少し眠って、起きて、夜を過ごして……もう一回だけ夜を過ごしたら、この後宮から出て行く。
(わたくしは、何も出来なかった……)
重厚な布の囲いのある寝台。梢が完全に一人になれるように布を引いてくれたその中で横になった琳華は人知れず細く涙をこぼす。嗚咽を漏らす事もせず、静かに流れる涙を寝間着の袖口で拭う。そしていつしか豪奢な彫り物が施されている寝台の天井を眺めている内に眠りの世界へと引き込まれ、緊張と疲労から昼近くまで琳華は珍しく眠った。
もぞ、と琳華は体を起こす。
何か外で人の声、と言うか梢が聞き馴染みのある声と話をしているようだ。あくまでも普通の話し声の声量ではなく、眠っている琳華に配慮をしたような声のせいで何を話しているのかまでは聞き取れなかったがその相手は……。
「あ、お嬢様おはようございます」
「おはよう、小梢はちゃんと眠った?」
「はい!!もうすっかり。私もつい先ほど起きまして、それであのお嬢様……」
いつもの梢の明るい表情が少し曇る。
「今、雁風様がいらしていて……お嬢様のお気持ちを汲まれた伯丹辰様から、そのお父上様へのご進言で、その」
言いにくい事を丁寧に説明しようとする姿に「ここにはわたくししかいないのだからいつも通りでいいのよ」と伝えると梢は大きく息を吸う。
「えっと……“劉愛霖に言いたい事があったらぶちかましに行けます”とのことです。
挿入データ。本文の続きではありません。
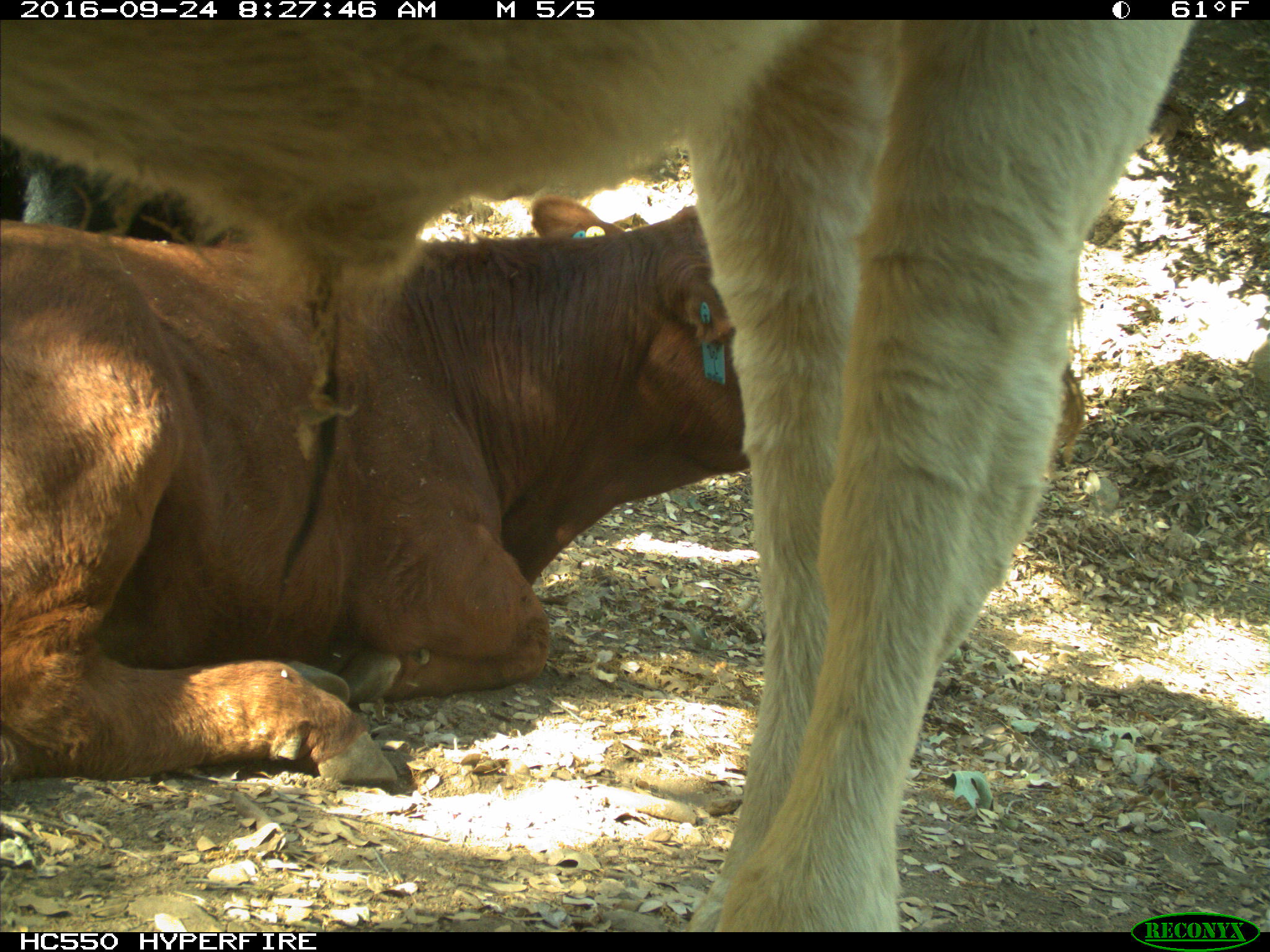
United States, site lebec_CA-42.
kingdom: Animalia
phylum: Chordata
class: Mammalia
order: Artiodactyla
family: Bovidae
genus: Bos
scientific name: Bos taurus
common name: domestic cow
一応、お嬢様は被害者側ですので接見の権利はある、と」
「真相は愛霖様ご本人しか知りえない……としても、愛霖様がわたくしに何か話すとも思えないのだけど」
「非常に不敬な言葉ではありますが罰則や罪人などを取り仕切る刑部の方々はお嬢様ならば愛霖様から真相を吐かせられる、とお考えのようだと雁風様が」
梢が言いよどむのも分かる。
つまり刑部の者たちは琳華を使って愛霖への尋問をしようとしている。愛霖が嘘をつこうが真実を話そうが、どちらにせよ最初から仲が良かった琳華になら何かしら口を割るかもしれない、と。
ならば愛霖は一体なにをしようとしたのか――琳華の清んだ意識が静かに真実を見つける為に動き始める。